**YOUR TASKS**:
1: In the mutual fund interview below, list every cause given for the flat returns in debt and equity markets over the past year.
2: Answer these from the mutual fund interview below:
(a) To what did SEBI change the definition of small town, replacing B15?
(b) Into which category was the Mirae Asset Emerging Bluechip reclassified?
(c) What kind of fund was launched this year on the alternative asset side?

The past one year has disappointed equity mutual fund (MF) investors. What is the reason behind it and how did they react?
Swarup Mohanty: Yes, capital markets have been volatile over the past one year. Both debt and equity markets are giving flat returns due to the sharp rise in oil prices, currency fluctuations and the constant fear of a trade war. In fact, equity markets had a limited run, with only a handful of stocks moving up. Also, midcap and small-cap stocks corrected significantly during this period. Overall, the markets have not been favourable from the returns perspective, but it is heartening to see the change in investor behaviour. People not only stay invested but also accumulate equity at dips to grow their wealth.
With the Lok Sabha elections scheduled for 2019, what are your expectations from the markets? What would be your advice to investors?
Stock prices eventually tend to follow corporate earnings. Elections happen every five years, but in the long run, you will find little correlation between polls and fund performance. However, there could be some short-term impact. Markets are expected to remain volatile due to the prevailing global scenario. Again, foreign institutional investors continue to sell across emerging markets and that is worrying. As a result, markets could see an extended correction period and investors need to be patient. Wise investors should use market volatility for equity accumulation.
Capital markets regulator SEBI has recently tweaked the definition of small town from B15 (beyond top 15 cities) to B30. Will it affect MFs?
I don't think it will impact the business in a big way. We need to attract new investors whether they are in B30 or not. Even top cities are underpenetrated at times, and that is happening in spite of the MFs delivering satisfactory returns over the last 25 years. So, here we see a huge communication challenge and we must overcome it to reach more investors. However, the 'Mutual Fund Sahi Hai' campaign has certainly helped.
What about fund reclassification?
We have always been a one-fund-per-category organisation and the SEBI mandate did not affect us much. One of our funds, the Mirae Asset Emerging Bluechip, got reclassified to the 'large and midcap' category as it had held nearly 25-35 per cent large-cap stocks since its inception. The fund has a great future in the new category and we will carefully design its journey.
Some of the fund houses are offering life insurance along with MF schemes. What about Mirae India?
We think investment and insurance are two different categories. From an investor's point of view, both are important, and that is why they should be treated differently. We don't believe in bundling them, but we always encourage our investors to buy insurance as per their requirements and invest in MFs as per their wealth creation targets.
What is your road map for the next three years?
Currently, we are assessing the retirement fund category as it could be the most preferred channel of the millennials who are keen to invest for a secure future. Plus, we have started working on the alternative asset side by launching a real estate fund this year. We will broaden our offerings in AIFs and also start a sustainable exchange-traded fund business in India. Apart from the $3 billion (over `20,000 crore) assets under management in India, we also provide advisory services for over $1 billion of assets in India-specific funds.

**DATASET ENTRIES**:
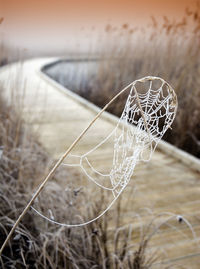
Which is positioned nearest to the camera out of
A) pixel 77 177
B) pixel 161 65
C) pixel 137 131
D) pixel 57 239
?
pixel 137 131

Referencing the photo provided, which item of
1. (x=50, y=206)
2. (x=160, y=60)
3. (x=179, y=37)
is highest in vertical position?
(x=179, y=37)

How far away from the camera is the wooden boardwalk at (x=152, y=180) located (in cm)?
136

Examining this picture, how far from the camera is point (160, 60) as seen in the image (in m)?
3.46

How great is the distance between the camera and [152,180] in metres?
1.94

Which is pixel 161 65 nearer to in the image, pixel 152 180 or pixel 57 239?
pixel 152 180

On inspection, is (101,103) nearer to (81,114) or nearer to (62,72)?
(81,114)

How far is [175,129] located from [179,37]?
3.28 feet

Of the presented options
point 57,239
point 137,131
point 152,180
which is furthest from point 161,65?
point 137,131

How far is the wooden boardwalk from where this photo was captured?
1364mm

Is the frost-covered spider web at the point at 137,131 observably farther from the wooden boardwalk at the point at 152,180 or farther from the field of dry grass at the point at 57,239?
the wooden boardwalk at the point at 152,180

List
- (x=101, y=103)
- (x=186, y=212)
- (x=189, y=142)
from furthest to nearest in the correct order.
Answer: (x=101, y=103), (x=189, y=142), (x=186, y=212)

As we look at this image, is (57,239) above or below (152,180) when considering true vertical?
above

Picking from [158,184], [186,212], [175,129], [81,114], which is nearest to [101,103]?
[81,114]

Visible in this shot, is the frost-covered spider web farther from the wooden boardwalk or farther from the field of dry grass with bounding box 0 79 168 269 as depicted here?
the wooden boardwalk
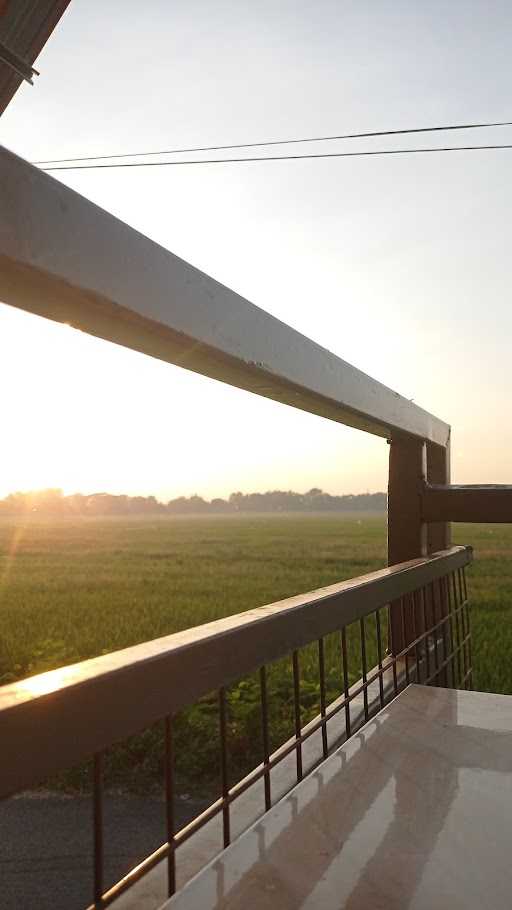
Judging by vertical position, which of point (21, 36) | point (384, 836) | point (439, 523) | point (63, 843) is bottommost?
point (63, 843)

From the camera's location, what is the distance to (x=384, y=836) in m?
1.22

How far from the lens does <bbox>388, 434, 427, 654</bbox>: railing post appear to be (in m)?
2.38

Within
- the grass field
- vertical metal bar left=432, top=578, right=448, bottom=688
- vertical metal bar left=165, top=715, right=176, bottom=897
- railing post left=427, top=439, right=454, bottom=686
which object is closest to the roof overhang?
vertical metal bar left=165, top=715, right=176, bottom=897

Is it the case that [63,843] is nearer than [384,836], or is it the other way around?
[384,836]

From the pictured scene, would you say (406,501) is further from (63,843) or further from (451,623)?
(63,843)

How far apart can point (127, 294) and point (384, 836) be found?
0.93 m

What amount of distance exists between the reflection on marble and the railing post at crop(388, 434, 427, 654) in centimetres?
71

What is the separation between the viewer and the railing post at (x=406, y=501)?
7.81 ft

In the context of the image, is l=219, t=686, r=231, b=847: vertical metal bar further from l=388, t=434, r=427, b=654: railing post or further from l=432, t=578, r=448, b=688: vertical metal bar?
l=432, t=578, r=448, b=688: vertical metal bar

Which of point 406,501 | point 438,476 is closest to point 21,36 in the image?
point 406,501

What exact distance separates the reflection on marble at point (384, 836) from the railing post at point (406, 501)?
705mm

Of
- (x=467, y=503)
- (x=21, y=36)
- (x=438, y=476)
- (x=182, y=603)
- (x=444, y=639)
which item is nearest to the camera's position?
(x=21, y=36)

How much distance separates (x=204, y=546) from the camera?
31438 mm

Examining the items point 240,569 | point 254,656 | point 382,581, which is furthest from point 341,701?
point 240,569
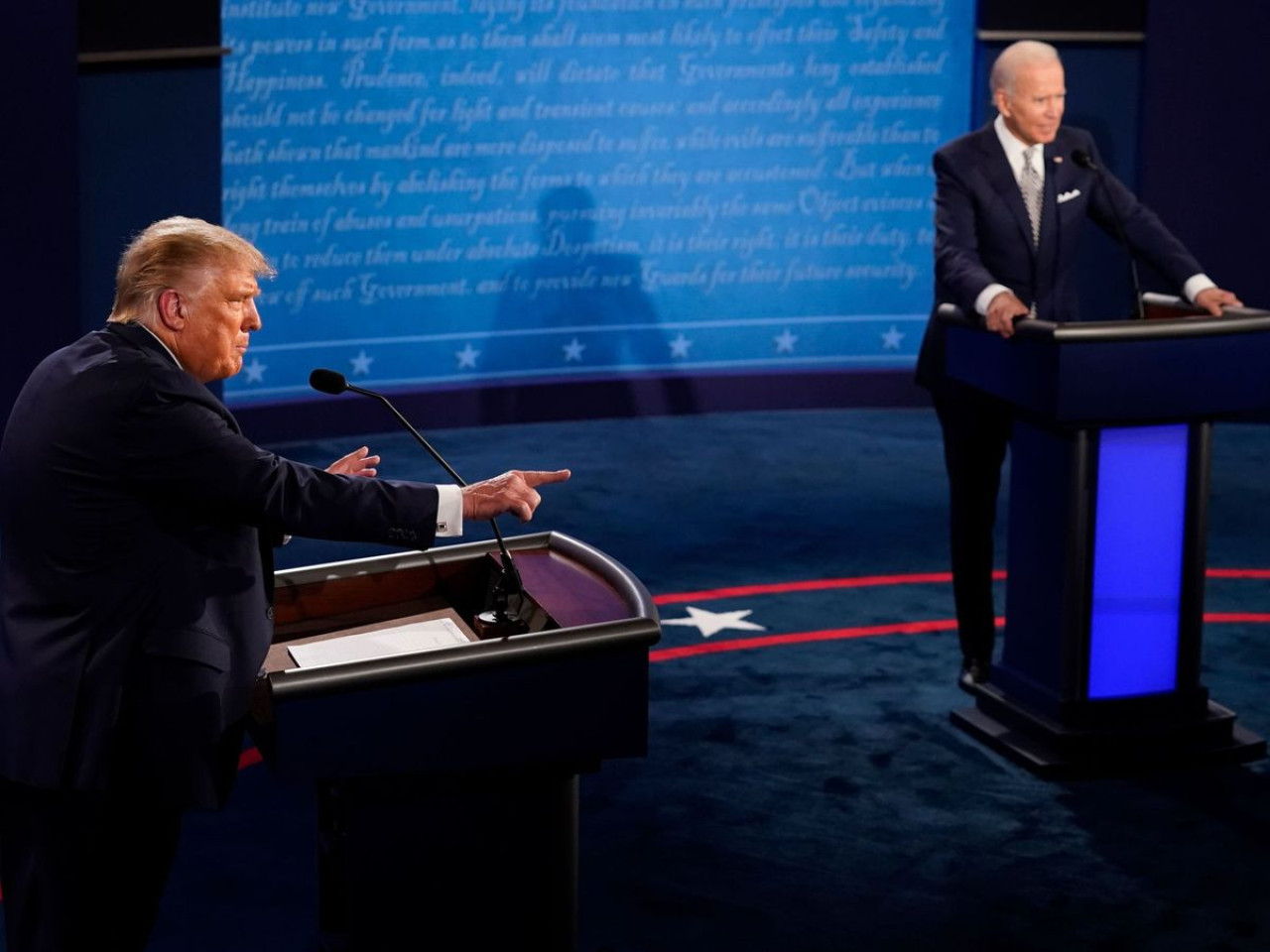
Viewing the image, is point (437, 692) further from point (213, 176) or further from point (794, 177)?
point (794, 177)

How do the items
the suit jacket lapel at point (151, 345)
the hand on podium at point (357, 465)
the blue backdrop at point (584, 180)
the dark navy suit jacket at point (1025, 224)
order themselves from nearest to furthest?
the suit jacket lapel at point (151, 345) → the hand on podium at point (357, 465) → the dark navy suit jacket at point (1025, 224) → the blue backdrop at point (584, 180)

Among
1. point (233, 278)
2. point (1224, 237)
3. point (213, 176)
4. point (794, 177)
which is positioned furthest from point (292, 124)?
point (233, 278)

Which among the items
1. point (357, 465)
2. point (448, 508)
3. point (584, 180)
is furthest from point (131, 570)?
point (584, 180)

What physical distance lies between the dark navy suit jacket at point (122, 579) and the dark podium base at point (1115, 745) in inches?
101

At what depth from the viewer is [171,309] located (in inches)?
108

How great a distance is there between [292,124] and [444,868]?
6264 mm

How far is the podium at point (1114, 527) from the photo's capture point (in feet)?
14.6

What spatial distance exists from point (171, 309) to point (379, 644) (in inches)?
23.6

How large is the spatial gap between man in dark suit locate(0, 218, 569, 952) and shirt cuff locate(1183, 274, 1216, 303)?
2.61 metres

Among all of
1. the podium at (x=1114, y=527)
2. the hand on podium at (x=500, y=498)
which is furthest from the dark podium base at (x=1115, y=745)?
the hand on podium at (x=500, y=498)

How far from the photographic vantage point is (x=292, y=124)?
8547 millimetres

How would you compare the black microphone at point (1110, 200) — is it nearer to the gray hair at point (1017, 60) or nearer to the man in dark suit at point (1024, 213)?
the man in dark suit at point (1024, 213)

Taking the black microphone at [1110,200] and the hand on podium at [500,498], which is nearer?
the hand on podium at [500,498]

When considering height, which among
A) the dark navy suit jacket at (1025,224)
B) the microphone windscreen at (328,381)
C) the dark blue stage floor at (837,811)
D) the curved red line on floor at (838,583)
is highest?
the dark navy suit jacket at (1025,224)
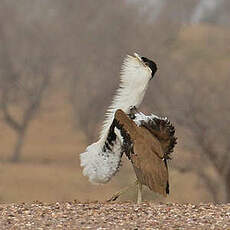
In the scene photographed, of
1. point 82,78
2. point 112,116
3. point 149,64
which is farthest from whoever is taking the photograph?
point 82,78

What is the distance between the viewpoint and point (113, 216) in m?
6.29

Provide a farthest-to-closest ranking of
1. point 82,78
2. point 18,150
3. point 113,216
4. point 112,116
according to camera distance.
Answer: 1. point 82,78
2. point 18,150
3. point 112,116
4. point 113,216

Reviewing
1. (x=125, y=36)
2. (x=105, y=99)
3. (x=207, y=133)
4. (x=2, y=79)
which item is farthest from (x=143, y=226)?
(x=2, y=79)

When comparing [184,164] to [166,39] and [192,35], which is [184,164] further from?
[192,35]

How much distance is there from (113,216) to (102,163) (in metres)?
1.07

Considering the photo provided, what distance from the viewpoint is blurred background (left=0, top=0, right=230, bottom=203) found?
2317cm

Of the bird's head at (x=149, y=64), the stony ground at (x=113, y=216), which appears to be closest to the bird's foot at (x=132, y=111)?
the bird's head at (x=149, y=64)

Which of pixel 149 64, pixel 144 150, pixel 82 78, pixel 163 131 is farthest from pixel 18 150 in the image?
pixel 144 150

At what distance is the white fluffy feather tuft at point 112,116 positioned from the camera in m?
7.27

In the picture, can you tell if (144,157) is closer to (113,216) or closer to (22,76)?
(113,216)

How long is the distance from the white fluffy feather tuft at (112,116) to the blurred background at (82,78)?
11504 mm

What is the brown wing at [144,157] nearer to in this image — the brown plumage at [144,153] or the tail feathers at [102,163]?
the brown plumage at [144,153]

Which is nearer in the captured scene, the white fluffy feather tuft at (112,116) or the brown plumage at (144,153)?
the brown plumage at (144,153)

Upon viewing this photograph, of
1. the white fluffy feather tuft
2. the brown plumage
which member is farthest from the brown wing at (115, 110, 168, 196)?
the white fluffy feather tuft
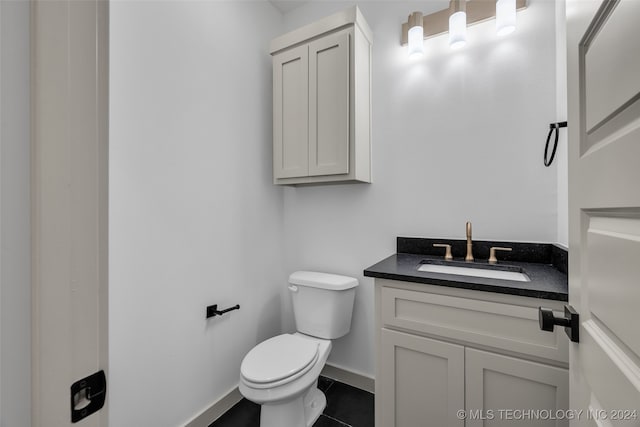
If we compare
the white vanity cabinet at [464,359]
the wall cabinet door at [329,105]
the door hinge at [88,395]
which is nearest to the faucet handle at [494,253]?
the white vanity cabinet at [464,359]

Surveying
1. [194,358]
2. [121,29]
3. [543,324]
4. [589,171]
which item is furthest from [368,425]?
[121,29]

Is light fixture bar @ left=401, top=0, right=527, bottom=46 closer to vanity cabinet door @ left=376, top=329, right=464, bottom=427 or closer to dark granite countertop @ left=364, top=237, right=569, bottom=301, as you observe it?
dark granite countertop @ left=364, top=237, right=569, bottom=301

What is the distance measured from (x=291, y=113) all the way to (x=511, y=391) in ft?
5.75

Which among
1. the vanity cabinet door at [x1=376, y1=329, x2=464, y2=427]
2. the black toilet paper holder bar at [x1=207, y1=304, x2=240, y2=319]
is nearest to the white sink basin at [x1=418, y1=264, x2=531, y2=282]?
the vanity cabinet door at [x1=376, y1=329, x2=464, y2=427]

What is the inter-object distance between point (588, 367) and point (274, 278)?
5.73 feet

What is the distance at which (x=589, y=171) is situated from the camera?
0.53 meters

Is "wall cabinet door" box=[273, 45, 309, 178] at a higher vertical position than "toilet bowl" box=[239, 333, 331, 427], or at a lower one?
higher

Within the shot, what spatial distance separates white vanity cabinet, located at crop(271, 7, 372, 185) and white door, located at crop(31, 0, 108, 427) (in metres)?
1.31

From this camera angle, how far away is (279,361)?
4.46 feet

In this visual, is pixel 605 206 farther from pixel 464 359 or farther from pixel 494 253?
pixel 494 253

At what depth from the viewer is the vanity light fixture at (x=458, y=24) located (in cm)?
142

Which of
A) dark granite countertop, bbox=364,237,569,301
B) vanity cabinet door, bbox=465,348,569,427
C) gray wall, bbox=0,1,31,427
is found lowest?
vanity cabinet door, bbox=465,348,569,427

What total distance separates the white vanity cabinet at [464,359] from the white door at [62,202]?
1041mm

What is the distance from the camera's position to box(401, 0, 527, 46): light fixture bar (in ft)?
4.65
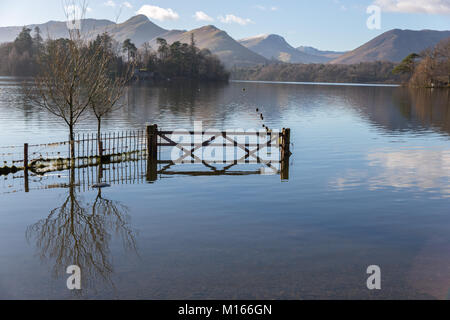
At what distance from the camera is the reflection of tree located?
10492 mm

**SOLUTION LIST**:
1:
- The sharp rise in oil prices
- Currency fluctuations
- The constant fear of a trade war

2:
(a) B30 (beyond top 30 cities)
(b) The 'large and midcap' category
(c) A real estate fund